START DOCUMENT TEXT

Incident Response Graphs
When something breaks in production, you need to answer four questions quickly:
- What is failing? — which services and components are affected
- Why? — the root cause and the causal chain to the symptom
- Who is affected? — impacted customers or downstream systems
- What happened during the response? — the investigation and resolution timeline
A flat alert table can answer the first question. It cannot answer the rest. A graph can answer all four from a single traversal.
Graph shape
| Label | What it represents |
|---|---|
ALERT | A threshold breach or anomaly detection signal |
INCIDENT | The declared incident record — owns status, severity, timestamps |
SERVICE | A component in your infrastructure or application graph |
INCIDENT_EVENT | An ordered entry in the investigation timeline |
ACTION | A remediation step taken to resolve the incident |
CUSTOMER | An end-user or tenant affected by the incident |
Step 1: Declare an incident from an alert
When an alert fires, create an INCIDENT record and link it to the alert and all known affected services in a single transaction.
- Python
- TypeScript
- shell
import os
from datetime import datetime, timezone
from rushdb import RushDB
db = RushDB(os.environ["RUSHDB_API_KEY"], base_url="https://api.rushdb.com/api/v1")
def declare_incident(
alert_id: str,
affected_service_ids: list[str],
severity: str,
summary: str,
owner_id: str
):
tx = db.transactions.begin()
try:
incident = db.records.create("INCIDENT", {
"summary": summary,
"severity": severity,
"status": "active",
"ownerId": owner_id,
"declaredAt": datetime.now(timezone.utc).isoformat(),
"resolvedAt": None,
"rootCauseId": None
}, transaction=tx)
db.records.attach(alert_id, incident.id, {"type": "TRIGGERED", "direction": "out"}, transaction=tx)
for service_id in affected_service_ids:
db.records.attach(incident.id, service_id, {"type": "AFFECTS", "direction": "out"}, transaction=tx)
open_event = db.records.create("INCIDENT_EVENT", {
"type": "declared",
"note": f"Incident declared. Severity: {severity}. Owner: {owner_id}",
"actorId": owner_id,
"occurredAt": datetime.now(timezone.utc).isoformat()
}, transaction=tx)
db.records.attach(incident.id, open_event.id, {"type": "HAS_EVENT", "direction": "out"}, transaction=tx)
db.transactions.commit(tx)
print(f"Incident {incident.id} declared ({severity})")
return incident
except Exception:
db.transactions.rollback(tx)
raise
incident = declare_incident(
alert_id="alert-9f3a",
affected_service_ids=["svc-api-gateway", "svc-checkout"],
severity="P1",
summary="Checkout service returning 503s — payment flow unavailable",
owner_id="oncall-eng-007"

END DOCUMENT TEXT

DIRECTIONS:
• A. Render this sentence from the incident response graphs guide into German: "When an alert fires, create an INCIDENT record and link it to the alert and all known affected services in a single transaction."
• B. Write the next part of the incident response graphs guide, picking up right after its final line.

START DATASET

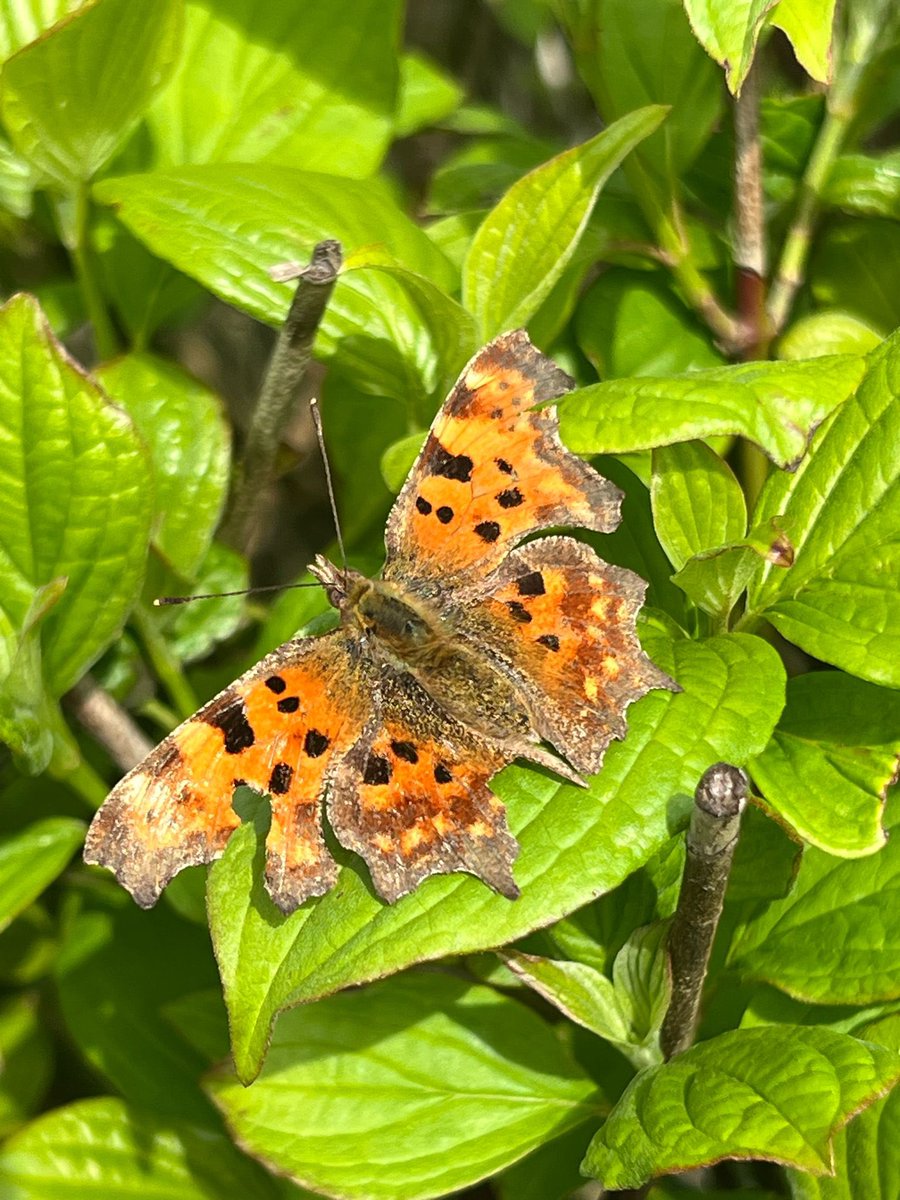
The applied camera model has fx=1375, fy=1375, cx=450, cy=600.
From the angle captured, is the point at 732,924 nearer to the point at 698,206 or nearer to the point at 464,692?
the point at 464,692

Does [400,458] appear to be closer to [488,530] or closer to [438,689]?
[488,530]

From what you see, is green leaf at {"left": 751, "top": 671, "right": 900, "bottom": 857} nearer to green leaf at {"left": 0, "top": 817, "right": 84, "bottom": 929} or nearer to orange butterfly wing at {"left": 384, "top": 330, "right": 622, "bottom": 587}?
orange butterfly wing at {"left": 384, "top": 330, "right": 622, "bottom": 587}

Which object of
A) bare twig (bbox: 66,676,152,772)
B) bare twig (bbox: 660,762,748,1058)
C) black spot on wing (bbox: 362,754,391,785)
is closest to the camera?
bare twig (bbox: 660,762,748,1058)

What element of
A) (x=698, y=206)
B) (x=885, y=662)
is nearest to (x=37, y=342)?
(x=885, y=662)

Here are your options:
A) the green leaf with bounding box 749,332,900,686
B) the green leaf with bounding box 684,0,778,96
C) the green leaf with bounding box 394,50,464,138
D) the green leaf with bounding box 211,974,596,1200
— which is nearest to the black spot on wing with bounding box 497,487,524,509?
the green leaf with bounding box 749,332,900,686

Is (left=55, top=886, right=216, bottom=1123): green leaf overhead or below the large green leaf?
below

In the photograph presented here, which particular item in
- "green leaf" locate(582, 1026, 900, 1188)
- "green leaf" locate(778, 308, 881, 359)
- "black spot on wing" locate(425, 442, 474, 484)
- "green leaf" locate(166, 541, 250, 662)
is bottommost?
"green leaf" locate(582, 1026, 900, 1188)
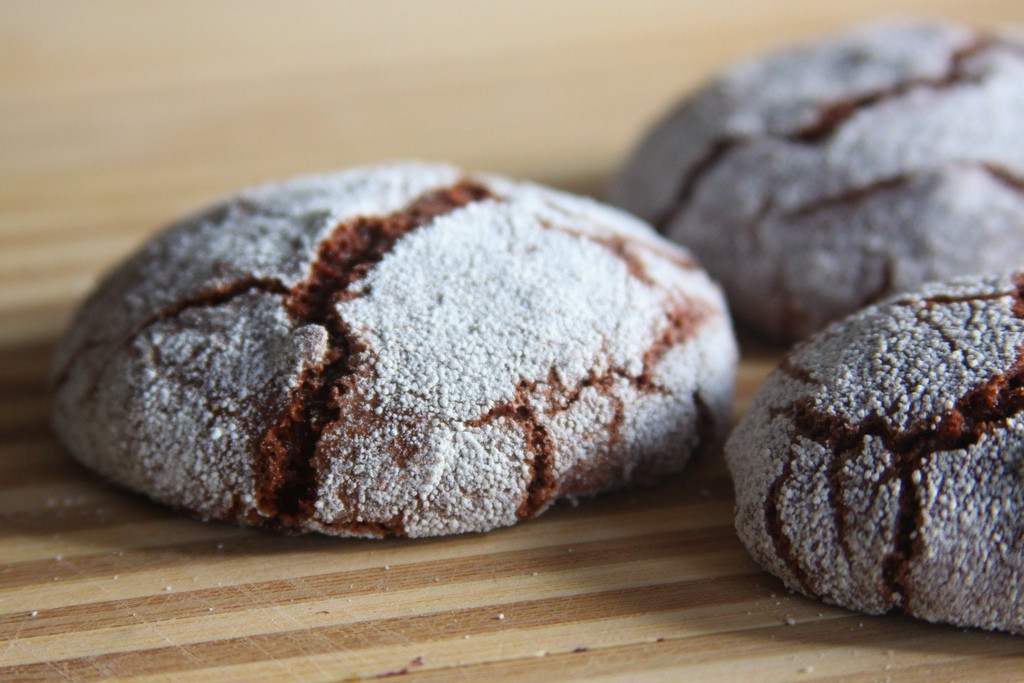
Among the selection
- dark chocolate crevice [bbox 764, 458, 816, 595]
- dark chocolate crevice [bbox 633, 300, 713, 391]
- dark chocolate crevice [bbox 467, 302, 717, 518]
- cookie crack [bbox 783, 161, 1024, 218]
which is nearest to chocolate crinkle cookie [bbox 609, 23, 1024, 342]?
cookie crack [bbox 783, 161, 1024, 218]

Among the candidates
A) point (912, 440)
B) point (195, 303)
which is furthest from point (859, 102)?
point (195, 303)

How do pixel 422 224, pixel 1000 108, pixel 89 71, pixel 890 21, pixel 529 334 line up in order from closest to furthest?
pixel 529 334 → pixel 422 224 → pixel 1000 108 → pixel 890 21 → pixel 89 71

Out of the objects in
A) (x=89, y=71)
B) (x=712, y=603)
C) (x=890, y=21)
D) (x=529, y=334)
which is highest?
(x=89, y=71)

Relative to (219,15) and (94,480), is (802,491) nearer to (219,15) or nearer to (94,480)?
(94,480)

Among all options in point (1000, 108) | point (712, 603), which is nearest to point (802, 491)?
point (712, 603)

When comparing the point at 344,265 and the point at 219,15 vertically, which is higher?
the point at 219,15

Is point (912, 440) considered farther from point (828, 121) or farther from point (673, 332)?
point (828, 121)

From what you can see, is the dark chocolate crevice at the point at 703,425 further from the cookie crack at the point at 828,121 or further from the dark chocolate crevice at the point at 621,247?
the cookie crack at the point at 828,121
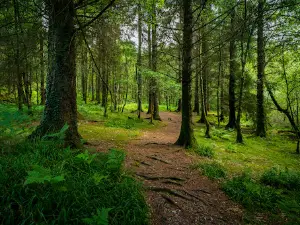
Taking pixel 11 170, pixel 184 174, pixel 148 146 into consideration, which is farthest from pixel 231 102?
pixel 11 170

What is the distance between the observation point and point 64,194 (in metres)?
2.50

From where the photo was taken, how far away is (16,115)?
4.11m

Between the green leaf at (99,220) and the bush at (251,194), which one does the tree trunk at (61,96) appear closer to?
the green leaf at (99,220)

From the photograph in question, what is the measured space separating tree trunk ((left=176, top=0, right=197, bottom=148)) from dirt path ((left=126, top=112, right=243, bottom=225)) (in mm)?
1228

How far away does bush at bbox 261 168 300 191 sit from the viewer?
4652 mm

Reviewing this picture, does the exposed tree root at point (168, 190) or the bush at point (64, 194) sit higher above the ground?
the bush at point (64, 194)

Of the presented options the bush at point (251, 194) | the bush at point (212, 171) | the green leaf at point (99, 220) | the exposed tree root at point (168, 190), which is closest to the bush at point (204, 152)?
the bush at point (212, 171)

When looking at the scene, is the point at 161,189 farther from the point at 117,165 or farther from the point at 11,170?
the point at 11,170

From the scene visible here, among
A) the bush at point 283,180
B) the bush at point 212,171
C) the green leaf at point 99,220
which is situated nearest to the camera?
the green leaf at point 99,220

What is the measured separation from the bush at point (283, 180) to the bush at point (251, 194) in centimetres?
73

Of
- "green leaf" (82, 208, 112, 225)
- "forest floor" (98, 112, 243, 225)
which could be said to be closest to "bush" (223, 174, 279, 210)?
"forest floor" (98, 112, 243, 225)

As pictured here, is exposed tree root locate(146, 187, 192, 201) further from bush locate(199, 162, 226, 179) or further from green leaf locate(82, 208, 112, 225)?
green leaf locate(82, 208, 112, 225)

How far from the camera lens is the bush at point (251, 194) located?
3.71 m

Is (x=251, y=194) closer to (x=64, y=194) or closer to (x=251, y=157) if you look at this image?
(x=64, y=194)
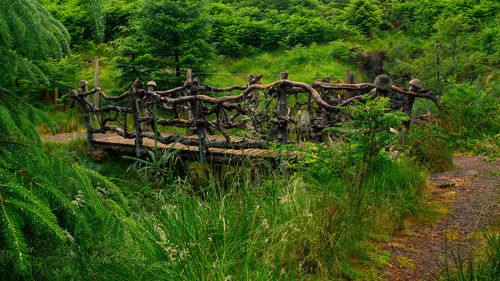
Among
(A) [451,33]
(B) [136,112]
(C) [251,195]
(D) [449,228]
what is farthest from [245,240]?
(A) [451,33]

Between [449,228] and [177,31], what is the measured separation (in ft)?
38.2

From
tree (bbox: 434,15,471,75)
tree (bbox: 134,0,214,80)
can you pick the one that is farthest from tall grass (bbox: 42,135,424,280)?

END DATASET

RESPONSES TO THE EXERCISE:
• A. Wenn ein Alert ausgelöst wird, erstellen Sie einen INCIDENT-Datensatz und verknüpfen Sie ihn in einer einzigen Transaktion mit dem Alert und allen bekannten betroffenen Services.

• B.
)
import RushDB from '@rushdb/javascript-sdk'
const db = new RushDB(process.env.RUSHDB_API_KEY!)
async function declareIncident({
alertId,
affectedServiceIds,
severity,
summary,
ownerId
}: {
alertId: string
affectedServiceIds: string[]
severity: 'P1' | 'P2' | 'P3'
summary: string
ownerId: string
}) {
const tx = await db.tx.begin()
try {
const incident = await db.records.create(
{
label: 'INCIDENT',
data: {
summary,
severity,
status: 'active',
ownerId,
declaredAt: new Date().toISOString(),
resolvedAt: null,
rootCauseId: null
}
},
tx
)
// Link to the triggering alert
await db.records.attach(
{
source: { __id: alertId, __label: 'ALERT' },
target: incident,
options: { type: 'TRIGGERED', direction: 'out' }
},
tx
)
// Link to all affected services
for (const serviceId of affectedServiceIds) {
await db.records.attach(
{
source: incident,
target: { __id: serviceId, __label: 'SERVICE' },
options: { type: 'AFFECTS', direction: 'out' }
},
tx
)
}
// Log the opening event
const openEvent = await db.records.create(
{
label: 'INCIDENT_EVENT',
data: {
type: 'declared',
note: `Incident declared. Severity: ${severity}. Owner: ${ownerId}`,
actorId: ownerId,
occurredAt: new Date().toISOString()
}
},
tx
)
await db.records.attach(
{
source: incident,
target: openEvent,
options: { type: 'HAS_EVENT', direction: 'out' }
},
tx
)
await db.tx.commit(tx)
console.log(`Incident ${incident.__id} declared (${severity})`)
return incident
} catch (err) {
await db.tx.rollback(tx)
throw err
}
}
const incident = await declareIncident({
alertId: 'alert-9f3a',
affectedServiceIds: ['svc-api-gateway', 'svc-checkout'],
severity: 'P1',
summary: 'Checkout service returning 503s — payment flow unavailable',
ownerId: 'oncall-eng-007'
})
BASE="https://api.rushdb.com/api/v1"
TOKEN="RUSHDB_API_KEY"
H='Content-Type: application/json'
TX_ID=$(curl -s -X POST "$BASE/tx" -H "$H" -H "Authorization: Bearer $TOKEN" | jq -r '.data.id')
INC_RESP=$(curl -s -X POST "$BASE/records" \
-H "$H" -H "Authorization: Bearer $TOKEN" -H "x-transaction-id: $TX_ID" \
-d "{
\"label\": \"INCIDENT\",
\"data\": {
\"summary\": \"Checkout 503s\",
\"severity\": \"P1\",
\"status\": \"active\",
\"ownerId\": \"oncall-eng-007\",
\"declaredAt\": \"$(date -u +%Y-%m-%dT%H:%M:%SZ)\"
}
}")
INC_ID=$(echo "$INC_RESP" | jq -r '.data.__id')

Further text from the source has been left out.